Given any graded vector space $V^\bullet$ and any degree 1 linear operator $d\colon V^\bullet\to V^{\bullet+1}$, one gets a complex $(\ker(d^2),d)$. Moreover, if $V^\bullet$ is a graded algebra and $d$ is a graded derivation, then $\ker(d^2)$ is also a subalgebra, and so $(\ker(d^2),d)$ is a dgca.
If we now consider a smooth manifold $M$ with an action of a compact connected Lie group $G$ with Lie algebra $\mathfrak{g}$, we can then consider the graded commutative algebra $$ \Omega^\bullet_{dR}(M)\otimes S^\bullet[\mathfrak{g}^\ast[-2]] $$ and the Cartan equivariant differential $$ d_G= d_{dR}\otimes \mathrm{id}+ i_{\alpha}\otimes u^\alpha $$ where $\{e_\alpha\}$ is a linear basis of $\mathfrak{g}$, the $u^\alpha$ are the dual coordinates placed in degree 2, an $i_\alpha$ is the contraction operator on $\Omega^\bullet_{dR}(M)$ associated with the vector field $X_\alpha$ corresponding to the infinitesimal action of $e_\alpha$. A simple and classical computation shows that the square of $d_G$ is the Euler vector field-type operator $$ (d_G)^2= u^\alpha e_\alpha $$ where the $e_\alpha$-action on $\Omega^\bullet_{dR}(M)\otimes S^\bullet[\mathfrak{g}^\ast[-2]]$ is the $\mathfrak{g}$-module structure induced by the Lie derivative along $X_\alpha$ and by the coadjoint action.

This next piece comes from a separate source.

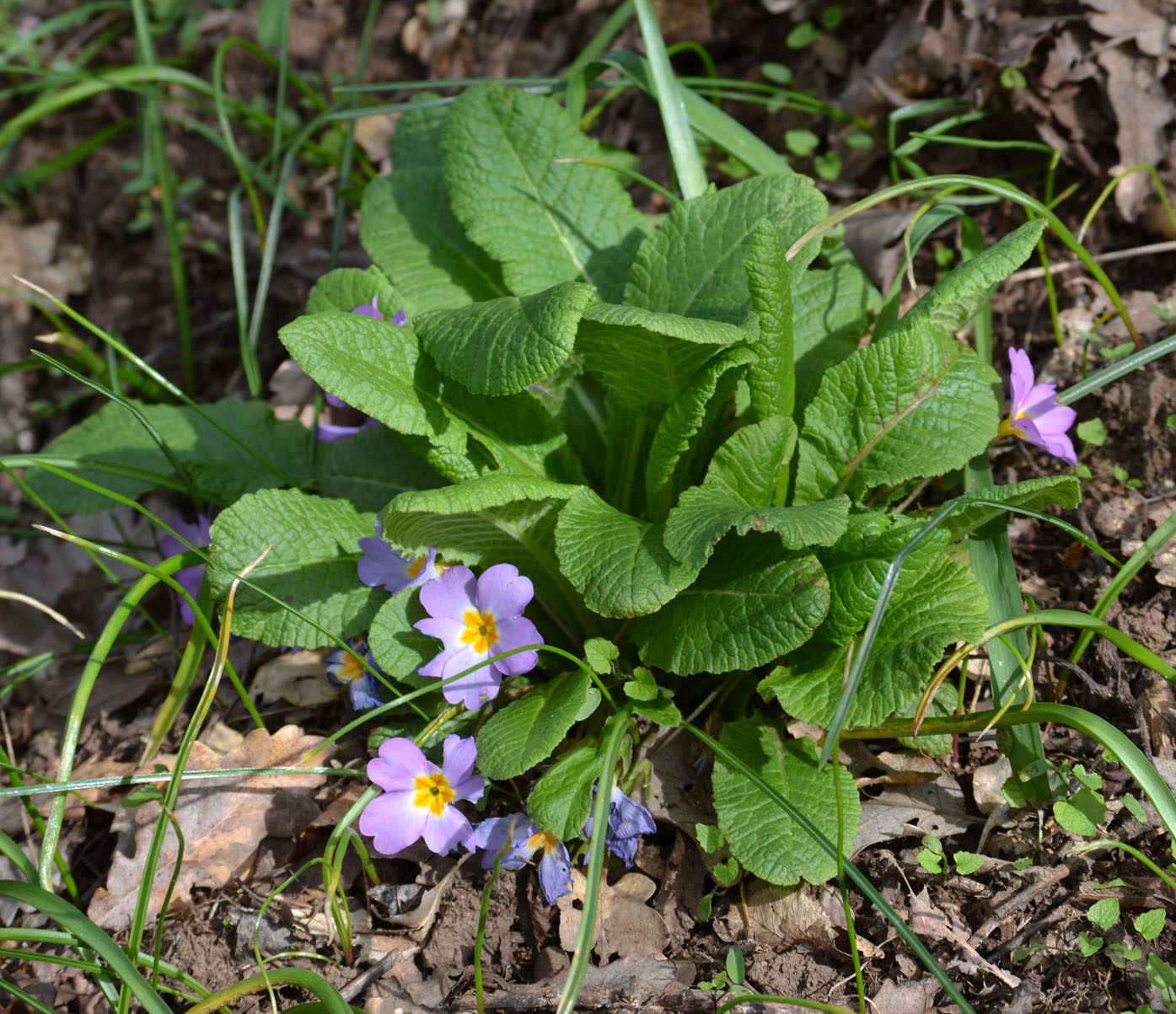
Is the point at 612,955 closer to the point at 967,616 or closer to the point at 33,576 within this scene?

By the above, if I did not make silly mistakes in deriving it, the operator $d_G$ is a degree 1 differential on $\ker((d_G)^2)= \ker(u^\alpha e_\alpha)$. Clearly, $$ \left(\Omega^\bullet_{dR}(M)\otimes S^\bullet[\mathfrak{g}^\ast[-2]]\right)^G=\bigcap_{\alpha} \ker{e_\alpha}\subseteq \ker(u^\alpha e_\alpha), $$ so that the Cartan model for $G$-equivariant cohomology of $M$ is a subcomplex of the complex $\ker(u^\alpha e_\alpha)$.
This, without explicitly mentioning the complex $(\ker((d_G)^2),d_G)$ is the usual argument for showing that $d_G$ squares to zero when restricted to $\left(\Omega^\bullet_{dR}(M)\otimes S^\bullet[\mathfrak{g}^\ast[-2]]\right)^G$. So my question is: what is the precise relation between the Cartan model and $\ker((d_G)^2)$? Are they actually the same complex? is it so at least when $G$ is an $n$-torus (it seems to me the answer is yes in this case, as the coadjoint action is trivial and this simplifies a lot what is going on, but I may be wrong here); if they are generally different, what does the cohomology of $(\ker((d_G)^2),d_G)$ compute?